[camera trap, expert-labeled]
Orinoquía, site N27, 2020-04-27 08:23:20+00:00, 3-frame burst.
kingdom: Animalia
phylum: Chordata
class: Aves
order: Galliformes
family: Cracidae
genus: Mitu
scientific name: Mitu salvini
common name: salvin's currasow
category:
:::::
[Exercise description] Copy, without any change, the lines above from the one containing "family: Cracidae" to the end, both ends included. Add nothing else.

[Written answer]
family: Cracidae
genus: Mitu
scientific name: Mitu salvini
common name: salvin's currasow
category:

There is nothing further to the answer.